--- begin Data supplied ---

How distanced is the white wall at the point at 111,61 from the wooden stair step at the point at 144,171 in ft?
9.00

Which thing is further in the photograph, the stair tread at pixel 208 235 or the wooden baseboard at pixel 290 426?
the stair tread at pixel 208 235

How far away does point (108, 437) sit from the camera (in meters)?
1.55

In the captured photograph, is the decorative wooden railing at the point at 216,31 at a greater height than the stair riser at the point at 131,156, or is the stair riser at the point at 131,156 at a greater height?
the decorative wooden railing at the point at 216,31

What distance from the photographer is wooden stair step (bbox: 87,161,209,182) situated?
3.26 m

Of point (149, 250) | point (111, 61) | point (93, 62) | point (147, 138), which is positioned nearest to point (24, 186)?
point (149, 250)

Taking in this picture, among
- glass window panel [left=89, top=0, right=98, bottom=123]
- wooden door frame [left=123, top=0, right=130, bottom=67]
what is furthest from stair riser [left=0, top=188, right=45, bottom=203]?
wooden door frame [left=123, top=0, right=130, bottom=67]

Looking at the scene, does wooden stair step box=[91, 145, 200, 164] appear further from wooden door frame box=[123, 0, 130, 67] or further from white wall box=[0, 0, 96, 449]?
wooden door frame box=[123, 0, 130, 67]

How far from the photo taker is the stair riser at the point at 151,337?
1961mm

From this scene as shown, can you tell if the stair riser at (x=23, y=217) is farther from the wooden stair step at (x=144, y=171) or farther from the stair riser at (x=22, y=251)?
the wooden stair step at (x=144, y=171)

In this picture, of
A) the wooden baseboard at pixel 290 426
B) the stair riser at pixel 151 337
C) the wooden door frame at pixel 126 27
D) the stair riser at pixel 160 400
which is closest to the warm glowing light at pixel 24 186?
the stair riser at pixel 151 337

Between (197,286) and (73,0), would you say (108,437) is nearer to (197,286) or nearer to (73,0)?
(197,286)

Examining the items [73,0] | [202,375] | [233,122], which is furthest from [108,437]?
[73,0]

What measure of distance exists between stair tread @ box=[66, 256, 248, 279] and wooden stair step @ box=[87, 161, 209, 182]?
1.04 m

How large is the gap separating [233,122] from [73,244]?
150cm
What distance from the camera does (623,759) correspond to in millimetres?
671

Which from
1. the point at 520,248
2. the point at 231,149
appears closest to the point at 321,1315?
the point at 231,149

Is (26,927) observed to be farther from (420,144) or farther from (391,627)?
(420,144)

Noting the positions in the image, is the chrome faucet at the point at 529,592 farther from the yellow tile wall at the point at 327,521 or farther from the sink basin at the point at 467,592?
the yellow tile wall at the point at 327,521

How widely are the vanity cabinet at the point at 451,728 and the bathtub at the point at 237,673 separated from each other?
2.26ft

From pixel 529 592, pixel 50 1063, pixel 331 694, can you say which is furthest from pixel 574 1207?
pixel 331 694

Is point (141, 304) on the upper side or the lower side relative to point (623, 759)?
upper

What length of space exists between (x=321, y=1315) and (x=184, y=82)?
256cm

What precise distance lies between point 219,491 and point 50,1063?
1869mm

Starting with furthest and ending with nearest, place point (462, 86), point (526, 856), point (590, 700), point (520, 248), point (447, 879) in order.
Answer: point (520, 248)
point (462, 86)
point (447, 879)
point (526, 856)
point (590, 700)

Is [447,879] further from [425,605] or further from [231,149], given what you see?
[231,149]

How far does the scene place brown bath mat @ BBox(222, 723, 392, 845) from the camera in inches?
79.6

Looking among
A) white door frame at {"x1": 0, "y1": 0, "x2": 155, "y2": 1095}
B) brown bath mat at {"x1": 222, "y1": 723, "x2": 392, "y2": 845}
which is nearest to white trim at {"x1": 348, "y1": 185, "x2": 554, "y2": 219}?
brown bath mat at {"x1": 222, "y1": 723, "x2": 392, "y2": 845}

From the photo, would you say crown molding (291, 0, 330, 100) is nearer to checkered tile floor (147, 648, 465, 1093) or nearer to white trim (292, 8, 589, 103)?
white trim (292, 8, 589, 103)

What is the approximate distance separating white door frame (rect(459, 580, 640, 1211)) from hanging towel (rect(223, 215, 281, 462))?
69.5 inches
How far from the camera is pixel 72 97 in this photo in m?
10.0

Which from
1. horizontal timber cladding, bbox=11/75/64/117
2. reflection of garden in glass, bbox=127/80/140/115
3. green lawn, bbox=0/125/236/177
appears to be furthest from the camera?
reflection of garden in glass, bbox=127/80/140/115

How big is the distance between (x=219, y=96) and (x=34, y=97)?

--- end Data supplied ---

» Directions
Render the material as a Markdown table with columns Row and Line, starting with the line containing "From the photo, would" and continuing through the end of the material. Leave out blank lines.

» Written solution
| Row | Line |
|---|---|
| 1 | From the photo, would you say crown molding (291, 0, 330, 100) is nearer to checkered tile floor (147, 648, 465, 1093) or nearer to white trim (292, 8, 589, 103)? |
| 2 | white trim (292, 8, 589, 103) |
| 3 | What is the approximate distance separating white door frame (rect(459, 580, 640, 1211)) from hanging towel (rect(223, 215, 281, 462))? |
| 4 | 69.5 inches |
| 5 | How far from the camera is pixel 72 97 in this photo in m? |
| 6 | 10.0 |
| 7 | Which from |
| 8 | 1. horizontal timber cladding, bbox=11/75/64/117 |
| 9 | 2. reflection of garden in glass, bbox=127/80/140/115 |
| 10 | 3. green lawn, bbox=0/125/236/177 |
| 11 | appears to be furthest from the camera? |
| 12 | reflection of garden in glass, bbox=127/80/140/115 |
| 13 | How big is the distance between (x=219, y=96) and (x=34, y=97)? |